:: Extrait cité

Cette année nous avons expérimenté l’implication de nos séminaristes aînés au tutorat à l’enseignement de certaines disciplines, notamment linguistiques, à leurs confrères du cycle propédeutique et pastoral. Je crois que c’est un modèle qui fonctionne bien et est réciproquement utile. Il permet surtout de faire face à la pénurie des enseignants pour certaines matières.

Le séminaire de master de cette année consacré aux Grands théologiens orthodoxes du XXe siècle, dirigé par le P. Nicolas Cernokrak et le P. Serge Model, fut une belle réussite. De nombreux spécialistes sont intervenus dans ce cadre ; la plupart des cours se déroula à l’Institut Saint-Serge, ce qui a permis à nos séminaristes de découvrir cette vénérable institution. Nous avons même rêvé que ce séminaire fût une initiative commune à l’Institut et à notre école ; c’était peut-être un peu trop audacieux, à cette étape-là.

Nos séminaristes ont continué cette année à prendre une part active dans le travail de la Commission interconfessionnelle de l’Essonne. Ils ont participé à de nombreux événements réunissant des chrétiens de différentes communautés de notre département. Nos liens avec le Séminaire Saint-Sulpice d’Issy-les-Moulineaux se renforcent également et les échanges entre nos deux communautés se poursuivent chaque semestre ; leurs résonances sont présentées dans le dernier numéro de Slavonika.

Enfin, le 3 juillet prochain la Commission d’admission de notre séminaire auditionnera les nouveaux candidats. Elle suggérera aussi au Patriarche des pistes pour l’insertion de nos élèves qui terminent leur formation cette année.


Publications

Une grande nouveauté de cette année académique est l’activité éditoriale du séminaire qui occupe désormais une place importante dans la vie de notre communauté.

Grâce au soutien de Mme Laurence Toumanoff, nous avons publié, dès le début de l’année, des cartes postales avec l’ensemble des grandes icônes de l’iconostase de notre église Saint-Martin-Sainte-Geneviève.

Plus tard, le séminaire a fait paraître la Liturgie de Saint Jacques, frère du Seigneur, en slavon et en français. D’autres livres liturgiques sont prévus.

En février, les éditions Sainte-Geneviève, créées par notre diocèse et le séminaire, ont publié un livre du patriarche Cyrille, La conversion au Royaume de Dieu. Il regroupe ses plus belles homélies consacrées à la période du Carême de Pâques – le Grand Carême.

::::

» Objectifs
A. D'après le texte sur l'année du séminaire, quel jour la Commission d'admission doit-elle auditionner les nouveaux candidats ?
B. Poursuivez le texte sur l'année du séminaire à partir de sa dernière phrase.

:: Données fournies

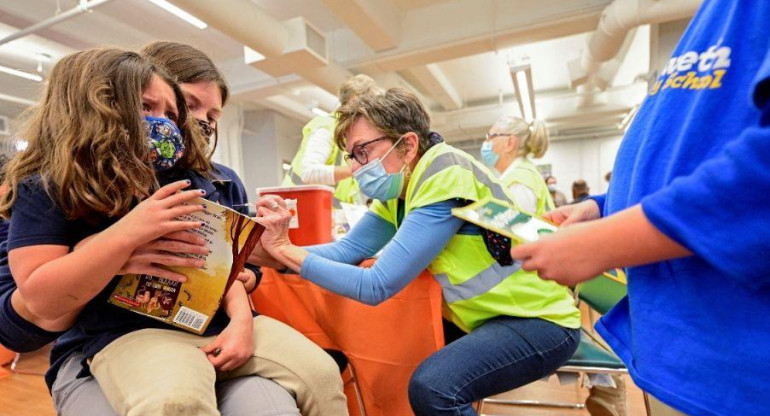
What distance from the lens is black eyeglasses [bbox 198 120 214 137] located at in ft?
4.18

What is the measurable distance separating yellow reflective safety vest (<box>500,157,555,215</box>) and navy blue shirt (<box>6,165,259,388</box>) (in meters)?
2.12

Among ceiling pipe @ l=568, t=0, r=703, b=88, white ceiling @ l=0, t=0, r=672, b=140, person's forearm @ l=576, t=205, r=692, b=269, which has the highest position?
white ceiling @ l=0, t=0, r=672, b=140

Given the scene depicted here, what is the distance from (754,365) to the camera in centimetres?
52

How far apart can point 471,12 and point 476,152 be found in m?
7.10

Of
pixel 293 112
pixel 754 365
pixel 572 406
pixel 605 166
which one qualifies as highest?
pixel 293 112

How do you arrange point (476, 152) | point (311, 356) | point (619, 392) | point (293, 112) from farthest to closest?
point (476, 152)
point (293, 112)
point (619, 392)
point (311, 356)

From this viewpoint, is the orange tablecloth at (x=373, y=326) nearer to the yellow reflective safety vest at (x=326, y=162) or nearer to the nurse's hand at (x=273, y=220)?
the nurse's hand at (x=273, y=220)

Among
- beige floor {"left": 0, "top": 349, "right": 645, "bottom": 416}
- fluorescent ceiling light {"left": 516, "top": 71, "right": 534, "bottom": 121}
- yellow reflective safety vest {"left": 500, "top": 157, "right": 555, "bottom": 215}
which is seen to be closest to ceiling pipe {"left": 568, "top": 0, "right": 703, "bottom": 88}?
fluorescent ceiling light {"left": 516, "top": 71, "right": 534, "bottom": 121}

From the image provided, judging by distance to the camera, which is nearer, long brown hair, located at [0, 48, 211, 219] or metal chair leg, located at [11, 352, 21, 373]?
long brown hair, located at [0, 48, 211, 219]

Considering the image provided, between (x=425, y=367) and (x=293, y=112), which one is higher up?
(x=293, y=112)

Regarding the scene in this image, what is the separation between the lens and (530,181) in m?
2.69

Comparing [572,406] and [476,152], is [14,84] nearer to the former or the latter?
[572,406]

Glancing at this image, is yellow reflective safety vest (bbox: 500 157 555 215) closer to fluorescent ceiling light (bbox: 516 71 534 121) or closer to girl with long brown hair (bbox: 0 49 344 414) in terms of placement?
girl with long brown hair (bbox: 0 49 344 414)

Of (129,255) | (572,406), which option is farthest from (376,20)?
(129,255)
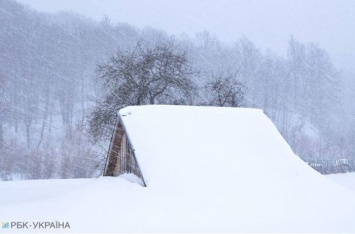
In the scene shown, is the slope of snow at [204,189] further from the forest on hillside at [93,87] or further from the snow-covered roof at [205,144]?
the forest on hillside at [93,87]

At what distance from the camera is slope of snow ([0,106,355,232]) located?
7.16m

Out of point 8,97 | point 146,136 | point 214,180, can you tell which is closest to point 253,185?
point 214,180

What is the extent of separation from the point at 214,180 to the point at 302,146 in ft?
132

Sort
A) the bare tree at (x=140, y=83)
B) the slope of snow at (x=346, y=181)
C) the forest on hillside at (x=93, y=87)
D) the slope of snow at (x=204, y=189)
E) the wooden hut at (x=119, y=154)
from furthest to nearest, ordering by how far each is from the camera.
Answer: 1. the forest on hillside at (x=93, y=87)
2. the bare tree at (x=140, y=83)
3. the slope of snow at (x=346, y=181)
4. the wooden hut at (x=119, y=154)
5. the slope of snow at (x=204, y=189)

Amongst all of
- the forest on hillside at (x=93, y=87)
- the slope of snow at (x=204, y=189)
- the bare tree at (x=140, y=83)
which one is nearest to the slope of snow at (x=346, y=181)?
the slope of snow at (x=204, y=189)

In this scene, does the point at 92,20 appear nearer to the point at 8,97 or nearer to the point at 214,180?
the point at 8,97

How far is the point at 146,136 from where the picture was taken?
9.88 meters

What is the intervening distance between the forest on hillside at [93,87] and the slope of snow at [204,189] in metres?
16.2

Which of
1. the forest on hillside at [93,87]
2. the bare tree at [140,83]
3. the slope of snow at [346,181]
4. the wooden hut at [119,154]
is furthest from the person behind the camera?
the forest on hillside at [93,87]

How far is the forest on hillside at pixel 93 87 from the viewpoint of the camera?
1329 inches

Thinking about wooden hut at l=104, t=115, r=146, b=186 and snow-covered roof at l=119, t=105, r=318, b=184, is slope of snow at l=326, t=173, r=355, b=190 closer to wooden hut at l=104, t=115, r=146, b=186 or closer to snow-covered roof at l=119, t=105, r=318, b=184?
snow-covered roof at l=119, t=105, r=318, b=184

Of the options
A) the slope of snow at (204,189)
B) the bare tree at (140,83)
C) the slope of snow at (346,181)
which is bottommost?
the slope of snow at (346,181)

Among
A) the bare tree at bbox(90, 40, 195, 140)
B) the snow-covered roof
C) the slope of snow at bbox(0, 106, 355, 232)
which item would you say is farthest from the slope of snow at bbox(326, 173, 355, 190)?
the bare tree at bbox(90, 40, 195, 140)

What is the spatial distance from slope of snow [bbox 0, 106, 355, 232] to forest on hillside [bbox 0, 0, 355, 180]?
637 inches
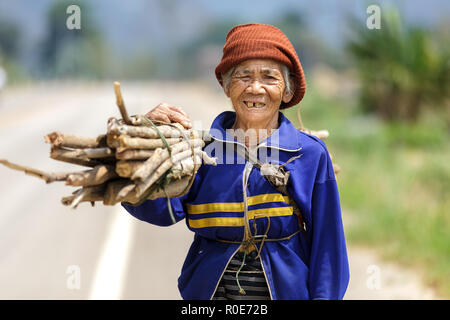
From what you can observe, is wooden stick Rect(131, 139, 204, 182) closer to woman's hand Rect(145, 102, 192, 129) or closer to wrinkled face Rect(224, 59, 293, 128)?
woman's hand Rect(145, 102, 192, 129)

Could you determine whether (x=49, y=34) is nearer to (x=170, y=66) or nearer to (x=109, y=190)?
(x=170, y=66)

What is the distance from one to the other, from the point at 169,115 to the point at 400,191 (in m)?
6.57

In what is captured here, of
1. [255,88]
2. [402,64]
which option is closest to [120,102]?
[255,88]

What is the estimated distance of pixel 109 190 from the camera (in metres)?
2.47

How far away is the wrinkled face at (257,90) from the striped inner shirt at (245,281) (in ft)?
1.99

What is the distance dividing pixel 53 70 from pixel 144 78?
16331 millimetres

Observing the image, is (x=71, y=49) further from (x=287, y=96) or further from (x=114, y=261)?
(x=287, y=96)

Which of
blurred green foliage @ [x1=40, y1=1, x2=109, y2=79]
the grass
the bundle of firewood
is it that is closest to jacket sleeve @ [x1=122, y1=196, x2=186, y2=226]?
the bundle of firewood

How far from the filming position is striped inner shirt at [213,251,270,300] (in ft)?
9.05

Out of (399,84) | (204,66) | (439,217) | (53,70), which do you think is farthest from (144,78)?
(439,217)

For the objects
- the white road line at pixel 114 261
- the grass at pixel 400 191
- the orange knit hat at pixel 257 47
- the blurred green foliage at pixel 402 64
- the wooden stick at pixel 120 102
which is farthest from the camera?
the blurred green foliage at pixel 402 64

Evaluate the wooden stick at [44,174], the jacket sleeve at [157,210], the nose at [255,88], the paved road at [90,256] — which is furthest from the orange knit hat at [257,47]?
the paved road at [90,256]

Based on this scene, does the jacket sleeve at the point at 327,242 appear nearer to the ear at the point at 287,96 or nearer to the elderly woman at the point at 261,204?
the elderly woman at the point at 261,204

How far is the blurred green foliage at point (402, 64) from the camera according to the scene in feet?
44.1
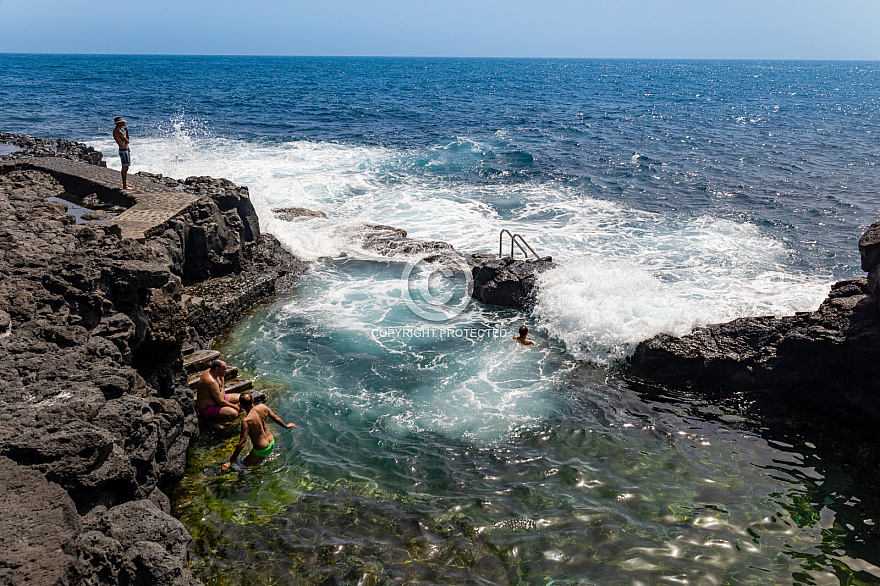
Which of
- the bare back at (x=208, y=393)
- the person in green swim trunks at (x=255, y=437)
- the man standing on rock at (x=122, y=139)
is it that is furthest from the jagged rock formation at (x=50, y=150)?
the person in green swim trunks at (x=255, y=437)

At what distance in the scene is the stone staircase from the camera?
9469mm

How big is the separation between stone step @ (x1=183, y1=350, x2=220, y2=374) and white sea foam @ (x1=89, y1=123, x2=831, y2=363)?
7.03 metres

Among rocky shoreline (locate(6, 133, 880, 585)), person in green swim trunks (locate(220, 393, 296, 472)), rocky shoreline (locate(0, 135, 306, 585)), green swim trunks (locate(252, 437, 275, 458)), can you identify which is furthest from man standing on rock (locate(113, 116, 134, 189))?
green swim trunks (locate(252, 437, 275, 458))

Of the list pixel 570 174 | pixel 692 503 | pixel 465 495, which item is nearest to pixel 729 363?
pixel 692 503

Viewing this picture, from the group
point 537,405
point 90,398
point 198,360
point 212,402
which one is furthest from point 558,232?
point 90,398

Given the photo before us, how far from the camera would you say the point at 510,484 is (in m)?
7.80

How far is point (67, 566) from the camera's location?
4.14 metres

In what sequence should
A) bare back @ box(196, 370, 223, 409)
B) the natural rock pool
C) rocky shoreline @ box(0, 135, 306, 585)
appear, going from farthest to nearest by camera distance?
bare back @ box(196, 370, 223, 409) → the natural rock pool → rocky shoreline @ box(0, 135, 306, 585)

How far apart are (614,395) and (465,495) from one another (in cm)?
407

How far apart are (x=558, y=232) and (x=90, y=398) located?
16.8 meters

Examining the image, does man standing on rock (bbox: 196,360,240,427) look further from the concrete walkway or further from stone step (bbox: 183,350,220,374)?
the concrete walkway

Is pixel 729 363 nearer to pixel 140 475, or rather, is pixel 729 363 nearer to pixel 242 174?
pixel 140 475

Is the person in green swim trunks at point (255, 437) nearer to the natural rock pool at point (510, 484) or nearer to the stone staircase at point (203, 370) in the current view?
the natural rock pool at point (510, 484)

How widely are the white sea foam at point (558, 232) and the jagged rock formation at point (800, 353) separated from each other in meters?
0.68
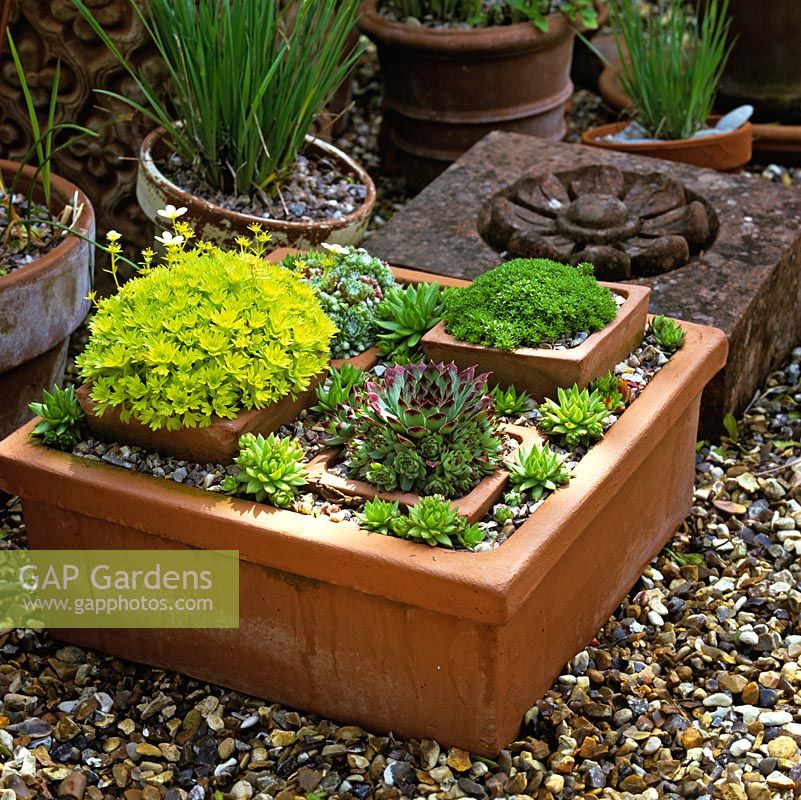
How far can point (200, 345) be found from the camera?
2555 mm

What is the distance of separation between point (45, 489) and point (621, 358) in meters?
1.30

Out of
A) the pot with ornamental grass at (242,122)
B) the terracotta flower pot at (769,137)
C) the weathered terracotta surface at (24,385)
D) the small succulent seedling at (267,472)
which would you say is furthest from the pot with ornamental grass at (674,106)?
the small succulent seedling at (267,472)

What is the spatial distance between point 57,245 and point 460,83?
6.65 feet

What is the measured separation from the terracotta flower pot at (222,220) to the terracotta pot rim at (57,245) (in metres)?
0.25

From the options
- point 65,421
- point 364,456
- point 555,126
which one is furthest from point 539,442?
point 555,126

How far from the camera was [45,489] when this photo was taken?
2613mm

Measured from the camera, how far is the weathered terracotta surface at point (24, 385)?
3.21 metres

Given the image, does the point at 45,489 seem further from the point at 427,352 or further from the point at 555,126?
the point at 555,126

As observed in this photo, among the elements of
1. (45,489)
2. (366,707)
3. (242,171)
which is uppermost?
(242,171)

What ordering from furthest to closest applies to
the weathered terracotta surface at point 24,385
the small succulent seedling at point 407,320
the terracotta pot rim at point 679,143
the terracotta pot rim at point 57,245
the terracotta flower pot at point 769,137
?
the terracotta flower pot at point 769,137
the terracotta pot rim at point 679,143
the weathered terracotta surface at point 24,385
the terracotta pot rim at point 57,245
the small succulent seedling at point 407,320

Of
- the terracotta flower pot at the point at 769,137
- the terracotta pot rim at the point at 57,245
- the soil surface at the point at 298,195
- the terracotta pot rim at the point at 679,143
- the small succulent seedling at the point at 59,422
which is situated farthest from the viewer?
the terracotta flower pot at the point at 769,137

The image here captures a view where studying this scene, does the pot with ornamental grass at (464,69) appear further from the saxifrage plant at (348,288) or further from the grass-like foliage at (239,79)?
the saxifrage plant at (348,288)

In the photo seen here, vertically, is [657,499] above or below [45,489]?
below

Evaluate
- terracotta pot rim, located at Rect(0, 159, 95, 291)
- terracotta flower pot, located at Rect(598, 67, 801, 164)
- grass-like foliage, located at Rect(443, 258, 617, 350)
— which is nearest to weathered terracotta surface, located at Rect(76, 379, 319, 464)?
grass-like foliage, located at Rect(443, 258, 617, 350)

::::

» Réponses
A. Le 3 juillet prochain.

B.
Cette année, grâce à la persévérance de l’évêque Nestor et au travail plein d’enthousiasme de plusieurs de nos séminaristes – notamment Dimitri Garmonov et Daniel Naberezhnyy - le Messager de l’Église orthodoxe russe, revue trimestrielle du diocèse de Chersonèse, est rené. Le dossier du premier numéro de cette année était consacré au regard chrétien sur le phénomène des « mères porteuses ». Celui du prochain numéro est dédié à la perspective du concile panorthodoxe.


Projets

Plusieurs projets éditoriaux sont en cours de réalisation. D’abord, un livre consacré aux fresques et aux icônes de notre église domestique Saint-Martin-Sainte-Geneviève. Il sera coédité par les Éditions Sainte-Geneviève et la Mairie d’Épinay-sous-Sénart et paraîtra pour les prochaines Journées du patrimoine (20-21 septembre 2014). Une explication de la divine liturgie dans la traduction de M. Michel Aubry, une monographie sur l’histoire de la diaspora orthodoxe russe de M. Nicolas Ross, un livre du P. Serge Model sont en préparation.

Un autre grand projet concentre notre attention et nos efforts : les dernières étapes de l’aménagement de l’église en bois dans notre parc et la préparation pour sa consécration prévue le 21 septembre prochain, sa fête patronale, la Nativité de la Mère de Dieu (dans le calendrier julien). Il reste encore à installer l’iconostase, qui est déjà prête et livrée, à aménager les accès de l’église et ses alentours.

La date du 21 septembre est celle de notre prochain rendez-vous et nous vous invitons d’ores et déjà à vous joindre à nous pour cette solennité qui marquera le début de la sixième année académique au séminaire.

*

Avant de passer à la conclusion, je voulais dire que, pendant la belle liturgie de ce jour, j’ai pensé particulièrement à l’Institut Saint-Serge qui élit en ce moment même son nouveau doyen. Puisse le Seigneur guider nos confrères de la rue de Crimée dans leur choix et les aider, avec le doyen qu’ils éliront, à continuer à faire vivre l’Institut, malgré toutes les difficultés, que toutes nos institutions ecclésiales peuvent rencontrer, pour le grand bien de la mission de l’unique Église orthodoxe.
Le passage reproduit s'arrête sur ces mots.